En El lugar del cuerpo el recorrido no es de víctima a victimaria, ni del dolor profundo a la altura de miras de un perdón que neutralice todo. Acá hay una desesperación por vivir, una desesperación por contar: “El corazón en la mano y todavía late. Meterlo en una licuadora o hacerlo arder” (p. 91).
En Los días más felices, libro de cuentos del mismo autor, en cambio, si bien el uso del lenguaje sigue siendo fulminante, el caleidoscopio de historias que nos presenta es distinto. Si en El lugar del cuerpo el viaje era vertical, hacia las profundidades, en este volumen de relatos tenemos un conjunto de reflexiones de imágenes que, con un solo movimiento, cambian completamente el cariz de lo contado. En lugar de sumergirnos, aguantando la respiración –como en el caso de la novela–, acá paseamos con afán de voyeuristas, entrometiéndonos en los viajes de estudio de personajes adolescentes, en habitaciones de hombres solos que temen quedarse solos, o bien temen quedarse acompañados [“El tiempo es otra cosa cuando uno está solo. Se alarga, se detiene, deja de estar, y lo único que cambia es el color del cielo, la oscuridad que llega con la noche” (p. 105)], de mujeres que no saben cómo contar (a su padre, a su novio) que serán madres, o familias que son solo decorado, artificio: “Éramos los visitantes ilustres, una de las familias que había prosperado en la ciudad, y teníamos que aparentar que nos queríamos. Nos queríamos pero, en la ciudad, mamá y papá dormían en cuartos separados y podían pasar días enteros sin decirse nada” (p. 39).
Los días más felices, más que una afirmación, es una duda. Constante. Dolorosa. ¿Son estos nuestros días más felices? ¿Estos? ¿Seguro?
La respuesta, tal vez, se esconde en “Ladislao”, uno de los cuentos: “El principio está ahí, en ese recorrido inútil y sin embargo necesario, en esas horas muertas, en lo que está a punto de suceder.

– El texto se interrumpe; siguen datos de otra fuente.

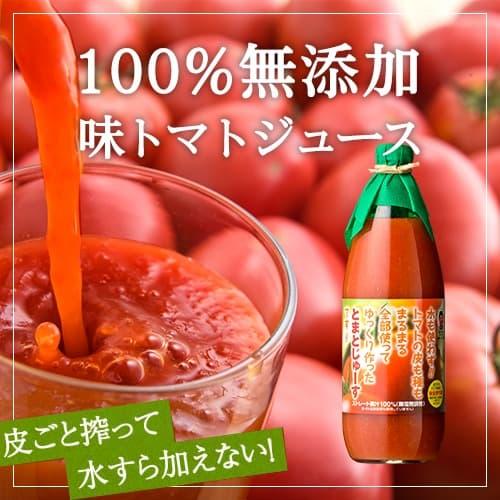 100%無添加 味トマトジュース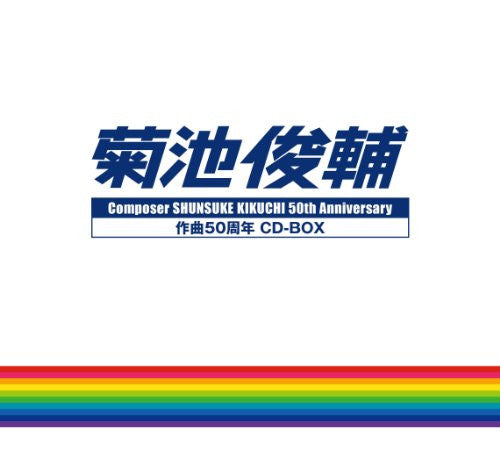 Image 1 for Composer SHUNSUKE KIKUCHI 50th Anniversary CD-BOX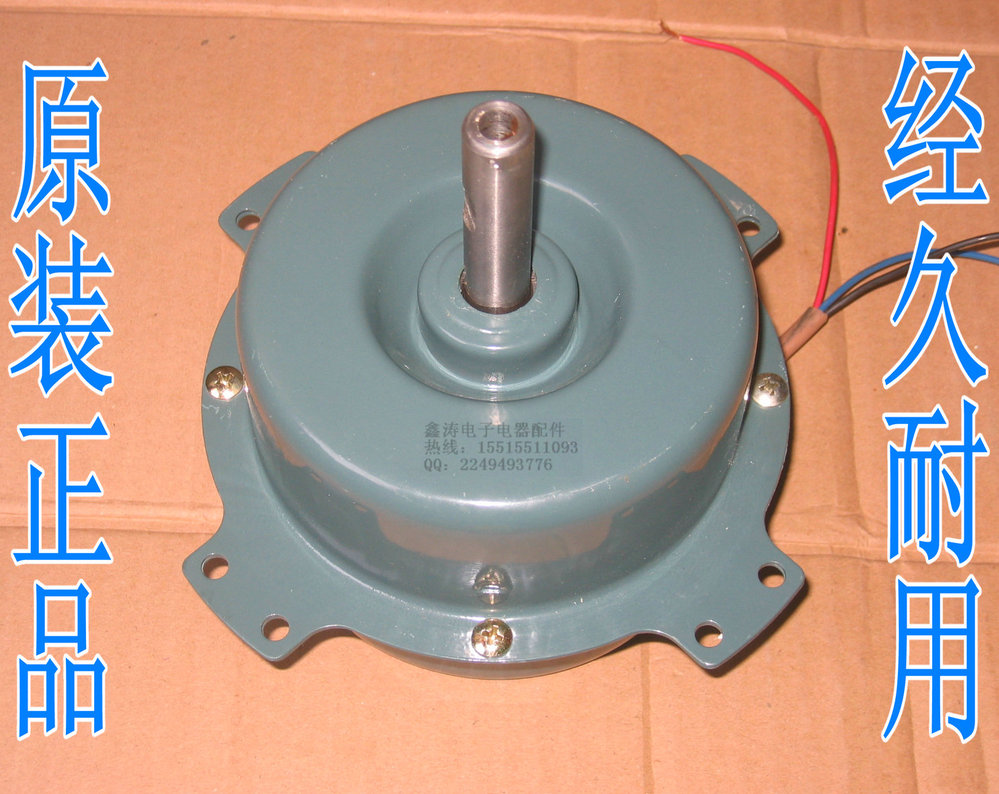16 inch square industrial ventilation fan motor 400mm Commercial exhaust fan motor
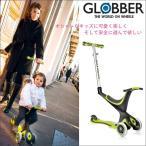 ショッピング子供 自転車 GLOBBER グロッバー エヴォ5in1 バランスバイク ライダー キックスクーター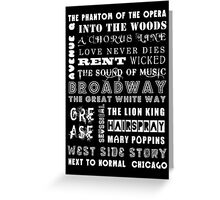 BROADWAY POSTER Greeting Card
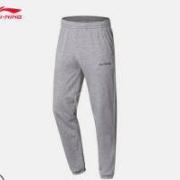 李宁卫裤男士训练系列长裤收口针织春季运动裤AKLK033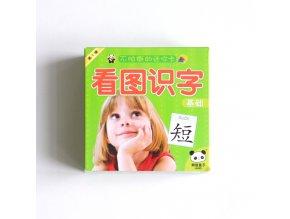 Čínské znakové kartičky 看图识字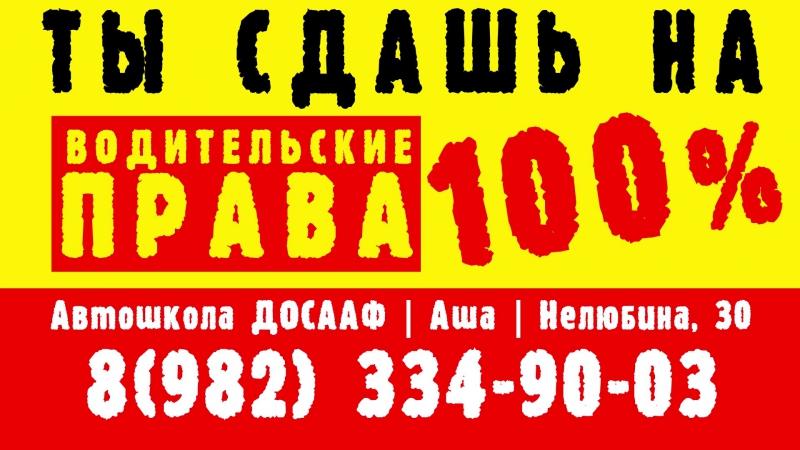 Автошкола_ ДОСААФ Аша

El principio de la alegría y el principio del dolor. El principio de las cosas que parecen para siempre y luego se acaban” (p. 47).
Leer a Rodrigo Hasbún es un ajuste de sentidos: acostumbrar los ojos a la oscuridad de sus profundidades, deleitarse con los chispazos del lenguaje en ellas; entrenar al oído para respetar murmullos y aplaudir estridencias.
Para seguir leyendo, siempre.
Rodrigo Hasbún, El lugar del cuerpo. Alfaguara, 2009.
Rodrigo Hasbún, Los días más felices. Duomo Ediciones, 2011.